Brotopia: Breaking Up the Boys' Club of Silicon Valley
- First edition cover
- Author: Emily Chang
- Audio read by: Emily Chang
- Language: English
- Subject: Sexism in Silicon Valley
- Publisher: Portfolio
- Publication date: February 6, 2018
- Publication place: United States
- Media type: Print (hardcover and paperback), e-book, audiobook
- Pages: 320
- ISBN: 978-0-7352-1353-1 (hardcover)
- OCLC: 1027011182
- Dewey Decimal: 331.4/1330979473
- LC Class: HD6060.5.U5 C52 2018
- Website: www.brotopiabook.com

= Brotopia =

2018 book by Emily Chang

Brotopia: Breaking Up the Boys' Club of Silicon Valley is a 2018 nonfiction book by Emily Chang. It is her debut book and was published on February 6, 2018, by Portfolio, a division of Penguin Random House. The book investigates and examines sexism and gender inequality in the technology industry of Silicon Valley.

==Background==
Chang drew from over two hundred interviews she conducted across the technology industry. Some of the interviews were from her work at Bloomberg, but most were original and conducted for the purposes of the book.

==Publication and promotion==
Vanity Fair ran an excerpt from the book in their January 2018 issue titled ""Oh My God, This Is So F---ed Up": Inside Silicon Valley's Secretive, Orgiastic Dark Side". Bloomberg Businessweek ran an excerpt in February 2018 titled "Women Once Ruled the Computer World. When Did Silicon Valley Become Brotopia?".

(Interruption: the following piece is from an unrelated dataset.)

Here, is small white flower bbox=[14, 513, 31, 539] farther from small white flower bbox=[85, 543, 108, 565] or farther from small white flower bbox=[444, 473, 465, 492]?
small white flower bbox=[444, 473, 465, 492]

Brotopia was published on February 6, 2018, by Portfolio, a division of Penguin Random House.

Coverage of the book ran in The New York Times, The New York Times Book Review, San Francisco Chronicle, Financial Times, TechCrunch and The Verge.

Chang appeared on Morning Joe, Good Morning America, CBS This Morning and Marketplace to discuss the book.

The PBS Newshour-New York Times "Now Read This" book club selected Brotopia as their April 2019 book club read. Chang appeared on the PBS Newshour on April 30, 2019, and answered questions from viewers about the book.

==Reception==
Kirkus Reviews called the book a "thorough, important examination" of Silicon Valley, writing, "Chang's scrutiny breaks open a wide doorway, allowing fresh ideas about a tainted industry to circulate and spark discussions."

The book was longlisted for the 2018 Financial Times Business Book of the Year Award and was named one of TechCrunch's best tech books of 2018.

=== Criticism ===
The book has faced criticism for its reliance on anecdotal evidence over statistical or causal analysis. In a review for Quillette, software engineer Sean Welsh argued that "such argument as the book offers is colourful mud-slinging on the basis of anecdotes" and that it "does not support its claims with any statistical or causal analysis." Welsh contended that Chang shows "no awareness that gender parity is the exception not the rule in the US workplace," and that documented psychological research on sex differences in occupational preferences (such as systemizing versus empathizing traits) offers more explanatory power for tech's gender imbalances than a deliberate "boys' club."

Elon Musk, featured in a Vanity Fair excerpt from the book about a Silicon Valley party, publicly rejected the portrayal. Musk told Wired that Chang's reporting was "salacious nonsense," accusing her of conflating San Francisco sex clubs with "boring VC parties on the Peninsula." He described the specific party he attended as "boring and corporate, with zero sex or nudity anywhere," calling it "nerds on a couch" rather than the "cuddle puddle" depicted.